Working within constraints, Mr Singh has produced a budget that is low on reforms but high on compromises
Mr Jaswant Singh has not done a bad job, given the constraints. There are no big reform announcements in this budget. Nor are they desirable, especially if announcements are not implemented. Barring the desired de-reservation of 75 small-scale industry items, of which leather and chemicals are particularly significant, announcements are limited to Central government revenue and expenditure. The five-pronged emphasis on health, housing, infrastructure, tax simplification, agriculture and manufacturing needs viewing in this context. There is little the budget can do to push these, and some are state subjects. But on agriculture, the price stabilization fund (with possibly a minimum support price) for tea, coffee and rubber should be flagged. Without restoring the fiscal health of the state governments, public expenditure on social sectors like education and health is impossible. The finance minister does talk of tackling Central debt through pre-paying external debt and buying back high-interest debt already contracted. But a crucial reform component is only mentioned in the speech and will have to be handled outside. This is the issue of debt restructuring for state governments, something the twelfth finance commission will examine. Nor has the finance minister dwelt much on privatization and using proceeds to retire government debt, both at the Centre and the states. This, too, will happen outside the budget. However, the interest burden is also a function of interest rates on small savings, and contrary to Mr Rajnath Singh’s desires, Mr Jaswant Singh has reduced the rate by 1 per cent. Since the market expected a rate cut of 0.5 per cent, this is more than expectations, and one hopes there is no rollback.

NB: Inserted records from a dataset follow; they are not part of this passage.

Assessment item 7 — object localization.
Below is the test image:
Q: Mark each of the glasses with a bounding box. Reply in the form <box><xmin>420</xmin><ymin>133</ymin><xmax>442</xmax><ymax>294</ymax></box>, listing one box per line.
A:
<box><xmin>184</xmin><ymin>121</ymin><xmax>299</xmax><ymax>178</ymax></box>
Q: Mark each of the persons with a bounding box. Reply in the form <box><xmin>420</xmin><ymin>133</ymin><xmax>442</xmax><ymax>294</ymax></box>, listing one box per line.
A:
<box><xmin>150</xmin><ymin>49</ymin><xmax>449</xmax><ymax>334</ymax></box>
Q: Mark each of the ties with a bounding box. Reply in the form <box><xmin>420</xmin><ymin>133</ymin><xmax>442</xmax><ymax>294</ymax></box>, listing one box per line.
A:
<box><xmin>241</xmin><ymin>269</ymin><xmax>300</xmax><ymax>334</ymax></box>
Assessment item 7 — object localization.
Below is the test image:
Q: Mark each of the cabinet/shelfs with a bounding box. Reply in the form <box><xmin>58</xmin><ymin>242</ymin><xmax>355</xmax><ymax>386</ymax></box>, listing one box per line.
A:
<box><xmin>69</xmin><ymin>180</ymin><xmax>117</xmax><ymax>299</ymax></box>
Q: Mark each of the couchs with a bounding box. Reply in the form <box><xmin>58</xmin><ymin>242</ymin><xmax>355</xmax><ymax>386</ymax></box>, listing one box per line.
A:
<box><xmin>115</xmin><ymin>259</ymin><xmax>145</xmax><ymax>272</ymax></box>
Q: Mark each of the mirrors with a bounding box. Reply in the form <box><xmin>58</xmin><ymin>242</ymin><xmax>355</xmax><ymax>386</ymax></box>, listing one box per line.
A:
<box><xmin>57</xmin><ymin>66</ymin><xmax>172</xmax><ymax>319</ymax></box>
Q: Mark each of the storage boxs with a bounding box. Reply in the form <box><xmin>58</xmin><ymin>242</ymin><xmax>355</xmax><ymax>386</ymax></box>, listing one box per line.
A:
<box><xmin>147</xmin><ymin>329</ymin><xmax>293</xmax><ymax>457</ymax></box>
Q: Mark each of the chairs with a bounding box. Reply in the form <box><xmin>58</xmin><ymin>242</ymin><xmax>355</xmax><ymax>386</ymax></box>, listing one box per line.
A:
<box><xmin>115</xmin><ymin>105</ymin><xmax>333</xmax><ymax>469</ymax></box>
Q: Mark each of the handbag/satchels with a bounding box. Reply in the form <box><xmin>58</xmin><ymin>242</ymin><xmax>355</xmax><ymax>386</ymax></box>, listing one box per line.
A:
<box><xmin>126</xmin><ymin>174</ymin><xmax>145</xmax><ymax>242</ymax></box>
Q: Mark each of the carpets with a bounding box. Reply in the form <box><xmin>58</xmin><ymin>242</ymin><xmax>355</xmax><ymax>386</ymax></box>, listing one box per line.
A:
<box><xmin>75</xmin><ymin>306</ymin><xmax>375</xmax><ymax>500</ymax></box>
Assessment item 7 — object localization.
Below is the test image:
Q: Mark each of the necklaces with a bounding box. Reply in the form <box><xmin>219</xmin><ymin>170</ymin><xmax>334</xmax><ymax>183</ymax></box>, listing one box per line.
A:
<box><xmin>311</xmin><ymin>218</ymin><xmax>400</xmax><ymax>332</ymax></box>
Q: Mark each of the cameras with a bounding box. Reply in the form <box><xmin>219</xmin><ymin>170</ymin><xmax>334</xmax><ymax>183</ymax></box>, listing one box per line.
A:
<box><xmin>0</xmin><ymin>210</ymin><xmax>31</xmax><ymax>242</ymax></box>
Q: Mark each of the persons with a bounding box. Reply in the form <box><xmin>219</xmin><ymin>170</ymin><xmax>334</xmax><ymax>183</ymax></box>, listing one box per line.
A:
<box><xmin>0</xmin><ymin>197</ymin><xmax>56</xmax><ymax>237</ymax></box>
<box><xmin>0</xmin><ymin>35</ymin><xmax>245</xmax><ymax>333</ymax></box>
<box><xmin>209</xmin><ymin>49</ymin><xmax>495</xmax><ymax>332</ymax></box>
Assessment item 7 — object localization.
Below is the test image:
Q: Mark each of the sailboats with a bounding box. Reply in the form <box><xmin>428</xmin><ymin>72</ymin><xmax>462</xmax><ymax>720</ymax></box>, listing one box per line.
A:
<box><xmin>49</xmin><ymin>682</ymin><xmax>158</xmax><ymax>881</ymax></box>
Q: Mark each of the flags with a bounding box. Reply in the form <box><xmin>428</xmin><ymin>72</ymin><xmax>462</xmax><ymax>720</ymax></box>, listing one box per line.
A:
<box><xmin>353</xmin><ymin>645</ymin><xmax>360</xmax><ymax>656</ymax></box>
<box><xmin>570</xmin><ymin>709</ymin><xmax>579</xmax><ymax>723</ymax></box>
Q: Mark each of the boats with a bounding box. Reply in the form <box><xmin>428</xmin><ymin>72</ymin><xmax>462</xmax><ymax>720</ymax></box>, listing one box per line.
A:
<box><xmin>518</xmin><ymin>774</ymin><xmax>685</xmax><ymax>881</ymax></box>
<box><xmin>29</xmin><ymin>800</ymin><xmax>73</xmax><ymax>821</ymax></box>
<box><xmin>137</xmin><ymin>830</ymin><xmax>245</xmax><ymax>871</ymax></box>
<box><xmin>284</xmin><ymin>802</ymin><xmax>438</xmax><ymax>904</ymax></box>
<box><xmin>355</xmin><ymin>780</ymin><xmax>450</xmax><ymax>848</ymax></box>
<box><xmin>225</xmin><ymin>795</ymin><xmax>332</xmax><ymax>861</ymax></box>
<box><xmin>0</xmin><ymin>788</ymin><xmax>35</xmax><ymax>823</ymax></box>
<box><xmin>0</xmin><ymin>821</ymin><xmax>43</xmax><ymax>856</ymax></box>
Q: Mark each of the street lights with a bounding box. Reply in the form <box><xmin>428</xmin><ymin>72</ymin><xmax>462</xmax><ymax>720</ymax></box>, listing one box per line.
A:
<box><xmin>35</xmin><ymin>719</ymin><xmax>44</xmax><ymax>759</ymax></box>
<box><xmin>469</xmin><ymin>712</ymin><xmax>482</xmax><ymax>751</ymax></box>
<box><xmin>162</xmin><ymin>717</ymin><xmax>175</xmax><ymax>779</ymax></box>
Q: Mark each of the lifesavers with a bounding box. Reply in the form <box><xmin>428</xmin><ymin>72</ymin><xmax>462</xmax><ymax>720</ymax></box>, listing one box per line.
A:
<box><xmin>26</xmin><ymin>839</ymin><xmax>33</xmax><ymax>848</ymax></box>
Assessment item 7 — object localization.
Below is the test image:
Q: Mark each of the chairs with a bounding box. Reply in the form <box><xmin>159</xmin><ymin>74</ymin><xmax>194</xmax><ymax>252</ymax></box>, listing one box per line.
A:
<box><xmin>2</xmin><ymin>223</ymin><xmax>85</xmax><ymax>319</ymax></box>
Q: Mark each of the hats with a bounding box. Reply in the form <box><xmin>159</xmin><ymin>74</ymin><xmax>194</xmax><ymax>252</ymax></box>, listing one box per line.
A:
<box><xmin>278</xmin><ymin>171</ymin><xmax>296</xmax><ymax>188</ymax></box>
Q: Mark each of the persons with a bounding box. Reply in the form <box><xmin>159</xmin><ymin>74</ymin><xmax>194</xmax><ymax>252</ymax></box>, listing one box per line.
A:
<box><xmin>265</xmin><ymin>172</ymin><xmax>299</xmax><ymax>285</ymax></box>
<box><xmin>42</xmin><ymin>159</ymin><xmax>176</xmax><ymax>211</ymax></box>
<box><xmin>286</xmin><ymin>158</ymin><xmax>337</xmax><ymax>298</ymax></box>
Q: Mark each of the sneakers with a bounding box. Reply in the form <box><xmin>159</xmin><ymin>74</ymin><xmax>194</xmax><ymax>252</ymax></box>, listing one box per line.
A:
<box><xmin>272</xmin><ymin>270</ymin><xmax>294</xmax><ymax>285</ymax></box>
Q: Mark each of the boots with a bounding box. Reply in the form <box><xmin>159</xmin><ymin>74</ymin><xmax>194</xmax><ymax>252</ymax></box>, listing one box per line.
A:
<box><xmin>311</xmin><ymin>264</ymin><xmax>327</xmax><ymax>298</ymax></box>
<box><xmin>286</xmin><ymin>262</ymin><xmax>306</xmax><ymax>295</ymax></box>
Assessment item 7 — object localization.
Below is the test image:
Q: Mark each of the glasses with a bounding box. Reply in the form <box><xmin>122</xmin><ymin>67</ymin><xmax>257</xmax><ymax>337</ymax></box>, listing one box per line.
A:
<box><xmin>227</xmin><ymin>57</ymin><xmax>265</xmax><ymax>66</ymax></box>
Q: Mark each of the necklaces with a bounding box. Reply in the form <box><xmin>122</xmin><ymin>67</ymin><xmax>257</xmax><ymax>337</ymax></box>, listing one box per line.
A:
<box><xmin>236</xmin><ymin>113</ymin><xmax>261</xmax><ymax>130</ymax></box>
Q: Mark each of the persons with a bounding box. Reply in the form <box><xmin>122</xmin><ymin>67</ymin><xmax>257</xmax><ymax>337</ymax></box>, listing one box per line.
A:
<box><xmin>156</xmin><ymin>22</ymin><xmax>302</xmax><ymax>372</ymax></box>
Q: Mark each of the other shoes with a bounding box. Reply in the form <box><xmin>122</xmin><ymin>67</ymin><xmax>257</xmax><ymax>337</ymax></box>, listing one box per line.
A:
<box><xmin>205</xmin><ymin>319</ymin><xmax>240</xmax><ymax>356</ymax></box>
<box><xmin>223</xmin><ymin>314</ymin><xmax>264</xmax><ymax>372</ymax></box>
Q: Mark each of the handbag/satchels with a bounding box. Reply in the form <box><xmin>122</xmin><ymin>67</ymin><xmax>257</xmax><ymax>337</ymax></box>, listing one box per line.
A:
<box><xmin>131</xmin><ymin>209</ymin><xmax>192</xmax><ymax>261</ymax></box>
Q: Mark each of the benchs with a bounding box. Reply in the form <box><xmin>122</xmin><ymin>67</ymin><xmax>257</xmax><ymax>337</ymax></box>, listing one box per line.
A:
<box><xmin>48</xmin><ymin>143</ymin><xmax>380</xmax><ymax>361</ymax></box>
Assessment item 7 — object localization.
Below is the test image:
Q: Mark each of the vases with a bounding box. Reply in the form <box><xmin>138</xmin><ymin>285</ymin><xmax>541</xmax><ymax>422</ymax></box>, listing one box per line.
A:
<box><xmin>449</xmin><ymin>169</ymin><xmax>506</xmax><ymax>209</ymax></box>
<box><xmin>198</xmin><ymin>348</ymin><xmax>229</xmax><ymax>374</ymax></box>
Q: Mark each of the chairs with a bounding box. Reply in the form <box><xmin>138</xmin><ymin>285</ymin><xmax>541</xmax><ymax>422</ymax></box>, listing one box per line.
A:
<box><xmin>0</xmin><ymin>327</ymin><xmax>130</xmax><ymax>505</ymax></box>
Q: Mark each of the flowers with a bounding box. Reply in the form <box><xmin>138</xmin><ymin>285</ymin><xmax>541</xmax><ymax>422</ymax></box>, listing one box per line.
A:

If interest rates on small savings are reduced, there is an issue of social security. The budget’s answer is community-based health insurance, private pension funds (with regulation) and a scheme for senior citizens with a guaranteed rate of return of 9 per cent. The word “guarantee” is worrying, as is the lack of a clear roadmap linking interest rates on small savings to market-determined rates. There is also an emphasis in the budget directing investors towards the stock market. Contrary to Kelkar and in consonance with Mr Rajnath Singh, such concessions continue for housing and have now been extended to education. Since these concessions are only available to urban middle-class income taxpayers, the finance minister has electoral objectives in mind and this explains the restoration of leave travel allowance.
A message of switching from public to private education and health services is also being conveyed. There should be no objection to the cess on diesel to push road infrastructure, or the expected implementation of procedural reform components of the Kelkar task forces. There has also been some acceptance of the indirect tax recommendations of standardizing excise, reducing peak manufactured customs duty to 25 per cent and increasing service tax to 8 per cent. It is on direct taxes that the finance minister has done little, increasing the standard deduction, retaining the threshold, removing the surcharge for low-income brackets and imposing a higher one for the highest income bracket. Overall, not a bad compromise.